**Task details:** Write out every line of the items below as a JSON list of strings, one string per line, and leave out the blank lines.

---+---

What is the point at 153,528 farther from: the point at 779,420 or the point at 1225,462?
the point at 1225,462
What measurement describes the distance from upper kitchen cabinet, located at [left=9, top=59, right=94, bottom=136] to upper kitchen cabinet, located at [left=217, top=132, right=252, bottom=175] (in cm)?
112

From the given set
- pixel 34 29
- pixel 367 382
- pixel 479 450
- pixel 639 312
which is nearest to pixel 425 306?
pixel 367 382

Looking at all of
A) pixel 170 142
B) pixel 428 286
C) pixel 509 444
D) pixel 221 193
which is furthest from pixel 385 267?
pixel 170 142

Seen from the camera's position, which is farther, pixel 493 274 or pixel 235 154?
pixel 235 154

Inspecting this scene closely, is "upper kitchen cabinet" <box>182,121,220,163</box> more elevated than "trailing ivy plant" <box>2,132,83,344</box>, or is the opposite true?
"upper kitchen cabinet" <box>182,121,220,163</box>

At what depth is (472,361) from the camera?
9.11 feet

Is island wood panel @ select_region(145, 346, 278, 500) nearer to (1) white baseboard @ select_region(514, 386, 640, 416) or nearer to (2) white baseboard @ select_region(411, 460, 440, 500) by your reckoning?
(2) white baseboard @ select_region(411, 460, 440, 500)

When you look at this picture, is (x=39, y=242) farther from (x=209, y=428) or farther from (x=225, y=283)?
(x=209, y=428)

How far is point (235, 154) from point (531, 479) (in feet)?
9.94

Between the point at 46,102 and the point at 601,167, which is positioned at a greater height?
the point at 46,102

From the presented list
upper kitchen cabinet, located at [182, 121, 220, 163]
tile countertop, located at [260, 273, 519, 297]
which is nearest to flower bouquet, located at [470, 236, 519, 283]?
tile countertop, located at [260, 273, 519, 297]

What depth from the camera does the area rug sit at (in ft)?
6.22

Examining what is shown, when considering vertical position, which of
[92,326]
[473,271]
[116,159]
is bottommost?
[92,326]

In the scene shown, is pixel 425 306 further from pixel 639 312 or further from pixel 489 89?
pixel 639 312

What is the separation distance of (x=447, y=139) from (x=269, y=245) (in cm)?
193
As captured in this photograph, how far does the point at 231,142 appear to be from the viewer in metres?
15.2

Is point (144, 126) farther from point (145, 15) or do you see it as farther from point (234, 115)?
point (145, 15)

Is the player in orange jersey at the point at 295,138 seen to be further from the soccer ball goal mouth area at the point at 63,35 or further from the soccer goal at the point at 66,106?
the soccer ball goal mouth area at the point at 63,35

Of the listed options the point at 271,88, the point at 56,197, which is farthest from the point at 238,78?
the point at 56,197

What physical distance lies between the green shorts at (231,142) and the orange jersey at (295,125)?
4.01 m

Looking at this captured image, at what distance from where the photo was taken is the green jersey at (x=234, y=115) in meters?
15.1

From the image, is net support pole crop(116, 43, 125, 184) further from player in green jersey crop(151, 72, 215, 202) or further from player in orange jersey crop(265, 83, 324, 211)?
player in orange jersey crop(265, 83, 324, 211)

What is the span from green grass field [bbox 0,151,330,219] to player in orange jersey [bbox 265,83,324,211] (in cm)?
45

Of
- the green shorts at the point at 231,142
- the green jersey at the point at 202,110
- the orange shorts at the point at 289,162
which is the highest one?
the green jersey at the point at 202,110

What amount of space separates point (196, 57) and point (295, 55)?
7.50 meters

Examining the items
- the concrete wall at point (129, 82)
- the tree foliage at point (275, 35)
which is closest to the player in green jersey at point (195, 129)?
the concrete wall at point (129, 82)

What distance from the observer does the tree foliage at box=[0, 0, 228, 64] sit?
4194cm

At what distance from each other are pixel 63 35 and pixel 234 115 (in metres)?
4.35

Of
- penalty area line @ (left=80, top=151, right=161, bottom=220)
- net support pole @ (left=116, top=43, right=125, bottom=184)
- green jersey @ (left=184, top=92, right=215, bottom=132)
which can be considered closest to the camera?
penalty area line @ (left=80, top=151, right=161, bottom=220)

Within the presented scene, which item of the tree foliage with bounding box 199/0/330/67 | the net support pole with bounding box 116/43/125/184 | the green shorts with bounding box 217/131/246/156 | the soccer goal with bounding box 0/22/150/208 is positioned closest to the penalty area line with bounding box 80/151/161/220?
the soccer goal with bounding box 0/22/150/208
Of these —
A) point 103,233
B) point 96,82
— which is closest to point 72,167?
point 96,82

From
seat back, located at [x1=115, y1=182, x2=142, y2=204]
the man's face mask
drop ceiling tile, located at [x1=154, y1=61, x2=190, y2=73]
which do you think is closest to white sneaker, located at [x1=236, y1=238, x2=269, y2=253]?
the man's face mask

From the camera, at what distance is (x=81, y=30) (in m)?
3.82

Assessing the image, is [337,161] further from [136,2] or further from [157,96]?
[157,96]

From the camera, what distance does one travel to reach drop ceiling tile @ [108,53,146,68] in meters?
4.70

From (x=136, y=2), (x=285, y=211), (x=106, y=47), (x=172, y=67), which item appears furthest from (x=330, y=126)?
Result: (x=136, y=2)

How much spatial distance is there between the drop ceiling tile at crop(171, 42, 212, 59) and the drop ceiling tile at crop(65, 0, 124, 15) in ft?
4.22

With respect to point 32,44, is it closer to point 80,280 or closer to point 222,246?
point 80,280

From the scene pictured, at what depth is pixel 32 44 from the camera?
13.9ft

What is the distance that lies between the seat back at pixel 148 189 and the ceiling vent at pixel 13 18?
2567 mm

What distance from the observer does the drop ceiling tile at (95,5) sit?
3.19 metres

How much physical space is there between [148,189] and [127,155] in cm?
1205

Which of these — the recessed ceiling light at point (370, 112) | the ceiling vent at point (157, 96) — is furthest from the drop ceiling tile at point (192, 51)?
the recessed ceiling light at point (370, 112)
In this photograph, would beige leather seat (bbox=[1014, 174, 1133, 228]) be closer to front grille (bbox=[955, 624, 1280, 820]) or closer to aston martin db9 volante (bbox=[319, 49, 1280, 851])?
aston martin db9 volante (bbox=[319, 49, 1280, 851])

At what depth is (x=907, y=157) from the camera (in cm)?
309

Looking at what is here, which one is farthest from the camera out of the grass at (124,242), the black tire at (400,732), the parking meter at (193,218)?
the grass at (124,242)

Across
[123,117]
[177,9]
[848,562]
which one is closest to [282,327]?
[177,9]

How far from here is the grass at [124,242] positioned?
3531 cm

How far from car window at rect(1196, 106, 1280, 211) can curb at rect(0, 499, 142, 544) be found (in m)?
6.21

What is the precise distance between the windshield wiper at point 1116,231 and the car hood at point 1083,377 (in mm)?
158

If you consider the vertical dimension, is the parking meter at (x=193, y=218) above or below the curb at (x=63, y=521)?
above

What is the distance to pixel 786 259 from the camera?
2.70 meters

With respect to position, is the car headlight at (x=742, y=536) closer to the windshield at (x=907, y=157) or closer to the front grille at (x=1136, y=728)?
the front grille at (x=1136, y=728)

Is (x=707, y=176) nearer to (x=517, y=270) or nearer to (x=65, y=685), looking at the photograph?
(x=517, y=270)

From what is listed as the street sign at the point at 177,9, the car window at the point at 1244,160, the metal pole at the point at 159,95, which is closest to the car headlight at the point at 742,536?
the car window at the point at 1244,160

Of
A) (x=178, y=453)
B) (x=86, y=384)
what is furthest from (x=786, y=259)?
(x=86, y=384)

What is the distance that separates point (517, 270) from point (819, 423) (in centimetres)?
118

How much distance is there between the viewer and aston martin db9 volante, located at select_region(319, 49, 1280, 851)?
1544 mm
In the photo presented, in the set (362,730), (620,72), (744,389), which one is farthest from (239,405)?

---+---

**Task output:**
[
  "What is the point at 153,528 farther from: the point at 779,420 or the point at 1225,462?",
  "the point at 1225,462",
  "What measurement describes the distance from upper kitchen cabinet, located at [left=9, top=59, right=94, bottom=136] to upper kitchen cabinet, located at [left=217, top=132, right=252, bottom=175] (in cm)?",
  "112",
  "From the given set",
  "- pixel 34 29",
  "- pixel 367 382",
  "- pixel 479 450",
  "- pixel 639 312",
  "which is nearest to pixel 425 306?",
  "pixel 367 382",
  "Looking at all of",
  "A) pixel 170 142",
  "B) pixel 428 286",
  "C) pixel 509 444",
  "D) pixel 221 193",
  "which is furthest from pixel 385 267?",
  "pixel 170 142",
  "Seen from the camera's position, which is farther, pixel 493 274 or pixel 235 154?",
  "pixel 235 154",
  "Inspecting this scene closely, is \"upper kitchen cabinet\" <box>182,121,220,163</box> more elevated than \"trailing ivy plant\" <box>2,132,83,344</box>, or is the opposite true?",
  "\"upper kitchen cabinet\" <box>182,121,220,163</box>",
  "At what depth is (472,361) from the camera?",
  "9.11 feet",
  "Is island wood panel @ select_region(145, 346, 278, 500) nearer to (1) white baseboard @ select_region(514, 386, 640, 416) or nearer to (2) white baseboard @ select_region(411, 460, 440, 500) by your reckoning?",
  "(2) white baseboard @ select_region(411, 460, 440, 500)",
  "When you look at this picture, is (x=39, y=242) farther from (x=209, y=428) or farther from (x=225, y=283)?",
  "(x=209, y=428)",
  "How far is point (235, 154) from point (531, 479) (in feet)?",
  "9.94",
  "Between the point at 46,102 and the point at 601,167, which is positioned at a greater height?",
  "the point at 46,102",
  "From the presented list",
  "upper kitchen cabinet, located at [182, 121, 220, 163]",
  "tile countertop, located at [260, 273, 519, 297]",
  "which is nearest to flower bouquet, located at [470, 236, 519, 283]?",
  "tile countertop, located at [260, 273, 519, 297]",
  "What depth from the camera does the area rug sit at (in ft)?",
  "6.22",
  "Examining what is shown, when considering vertical position, which of",
  "[92,326]",
  "[473,271]",
  "[116,159]",
  "is bottommost?",
  "[92,326]",
  "In the scene shown, is pixel 425 306 further from pixel 639 312 or further from pixel 489 89?",
  "pixel 639 312",
  "What is the separation distance of (x=447, y=139) from (x=269, y=245) (in cm)?",
  "193",
  "As captured in this photograph, how far does the point at 231,142 appear to be from the viewer in metres?",
  "15.2",
  "Is point (144, 126) farther from point (145, 15) or do you see it as farther from point (234, 115)?",
  "point (145, 15)",
  "Is the player in orange jersey at the point at 295,138 seen to be further from the soccer ball goal mouth area at the point at 63,35 or further from the soccer goal at the point at 66,106?",
  "the soccer ball goal mouth area at the point at 63,35",
  "Of the listed options the point at 271,88, the point at 56,197, which is farthest from the point at 238,78?",
  "the point at 56,197",
  "What physical distance lies between the green shorts at (231,142) and the orange jersey at (295,125)?",
  "4.01 m",
  "Looking at this captured image, at what distance from where the photo was taken is the green jersey at (x=234, y=115) in meters?",
  "15.1",
  "From the image, is net support pole crop(116, 43, 125, 184) further from player in green jersey crop(151, 72, 215, 202) or further from player in orange jersey crop(265, 83, 324, 211)?",
  "player in orange jersey crop(265, 83, 324, 211)",
  "What is the span from green grass field [bbox 0,151,330,219] to player in orange jersey [bbox 265,83,324,211] (in cm)?",
  "45",
  "Of",
  "- the green shorts at the point at 231,142",
  "- the green jersey at the point at 202,110",
  "- the orange shorts at the point at 289,162",
  "which is the highest one?",
  "the green jersey at the point at 202,110",
  "What amount of space separates point (196, 57) and point (295, 55)?",
  "7.50 meters",
  "Examining the items",
  "- the concrete wall at point (129, 82)",
  "- the tree foliage at point (275, 35)",
  "which is closest to the player in green jersey at point (195, 129)?",
  "the concrete wall at point (129, 82)",
  "What distance from the observer does the tree foliage at box=[0, 0, 228, 64] sit?",
  "4194cm",
  "At what distance from each other are pixel 63 35 and pixel 234 115 (in metres)?",
  "4.35",
  "Of",
  "- penalty area line @ (left=80, top=151, right=161, bottom=220)",
  "- net support pole @ (left=116, top=43, right=125, bottom=184)",
  "- green jersey @ (left=184, top=92, right=215, bottom=132)",
  "which can be considered closest to the camera?",
  "penalty area line @ (left=80, top=151, right=161, bottom=220)",
  "Within the presented scene, which item of the tree foliage with bounding box 199/0/330/67 | the net support pole with bounding box 116/43/125/184 | the green shorts with bounding box 217/131/246/156 | the soccer goal with bounding box 0/22/150/208 is positioned closest to the penalty area line with bounding box 80/151/161/220?",
  "the soccer goal with bounding box 0/22/150/208",
  "Of these —",
  "A) point 103,233",
  "B) point 96,82",
  "— which is closest to point 72,167?",
  "point 96,82",
  "From",
  "seat back, located at [x1=115, y1=182, x2=142, y2=204]",
  "the man's face mask",
  "drop ceiling tile, located at [x1=154, y1=61, x2=190, y2=73]",
  "which do you think is closest to white sneaker, located at [x1=236, y1=238, x2=269, y2=253]?",
  "the man's face mask",
  "From the camera, at what distance is (x=81, y=30) (in m)?",
  "3.82",
  "Assessing the image, is [337,161] further from [136,2] or further from [157,96]?",
  "[157,96]",
  "From the camera, what distance does one travel to reach drop ceiling tile @ [108,53,146,68] in meters?",
  "4.70",
  "From (x=136, y=2), (x=285, y=211), (x=106, y=47), (x=172, y=67), which item appears furthest from (x=330, y=126)?",
  "Result: (x=136, y=2)",
  "How much spatial distance is there between the drop ceiling tile at crop(171, 42, 212, 59) and the drop ceiling tile at crop(65, 0, 124, 15) in ft?",
  "4.22",
  "With respect to point 32,44, is it closer to point 80,280 or closer to point 222,246?",
  "point 80,280",
  "From the scene pictured, at what depth is pixel 32 44 from the camera?",
  "13.9ft",
  "What is the distance that lies between the seat back at pixel 148 189 and the ceiling vent at pixel 13 18?",
  "2567 mm",
  "What distance from the observer does the drop ceiling tile at (95,5) sit?",
  "3.19 metres",
  "How much physical space is there between [148,189] and [127,155] in cm?",
  "1205",
  "Which of these — the recessed ceiling light at point (370, 112) | the ceiling vent at point (157, 96) — is furthest from the drop ceiling tile at point (192, 51)?",
  "the recessed ceiling light at point (370, 112)",
  "In this photograph, would beige leather seat (bbox=[1014, 174, 1133, 228]) be closer to front grille (bbox=[955, 624, 1280, 820]) or closer to aston martin db9 volante (bbox=[319, 49, 1280, 851])?",
  "aston martin db9 volante (bbox=[319, 49, 1280, 851])",
  "At what depth is (x=907, y=157) from the camera (in cm)?",
  "309",
  "Looking at what is here, which one is farthest from the camera out of the grass at (124,242), the black tire at (400,732), the parking meter at (193,218)?",
  "the grass at (124,242)",
  "Across",
  "[123,117]",
  "[177,9]",
  "[848,562]",
  "which one is closest to [282,327]?",
  "[177,9]",
  "How far from here is the grass at [124,242] positioned?",
  "3531 cm",
  "How far from car window at rect(1196, 106, 1280, 211) can curb at rect(0, 499, 142, 544) be found (in m)?",
  "6.21",
  "What is the precise distance between the windshield wiper at point 1116,231 and the car hood at point 1083,377 (in mm)?",
  "158",
  "If you consider the vertical dimension, is the parking meter at (x=193, y=218) above or below the curb at (x=63, y=521)?",
  "above",
  "What is the distance to pixel 786 259 from the camera?",
  "2.70 meters",
  "With respect to position, is the car headlight at (x=742, y=536) closer to the windshield at (x=907, y=157) or closer to the front grille at (x=1136, y=728)?",
  "the front grille at (x=1136, y=728)",
  "Is (x=707, y=176) nearer to (x=517, y=270) or nearer to (x=65, y=685), looking at the photograph?",
  "(x=517, y=270)",
  "From what is listed as the street sign at the point at 177,9, the car window at the point at 1244,160, the metal pole at the point at 159,95, which is closest to the car headlight at the point at 742,536?",
  "the car window at the point at 1244,160",
  "Of",
  "A) (x=178, y=453)",
  "B) (x=86, y=384)",
  "what is furthest from (x=786, y=259)?",
  "(x=86, y=384)",
  "What is the distance that separates point (517, 270) from point (819, 423) (in centimetres)?",
  "118",
  "How much distance is there between the viewer and aston martin db9 volante, located at select_region(319, 49, 1280, 851)?",
  "1544 mm",
  "In the photo presented, in the set (362,730), (620,72), (744,389), which one is farthest from (239,405)?"
]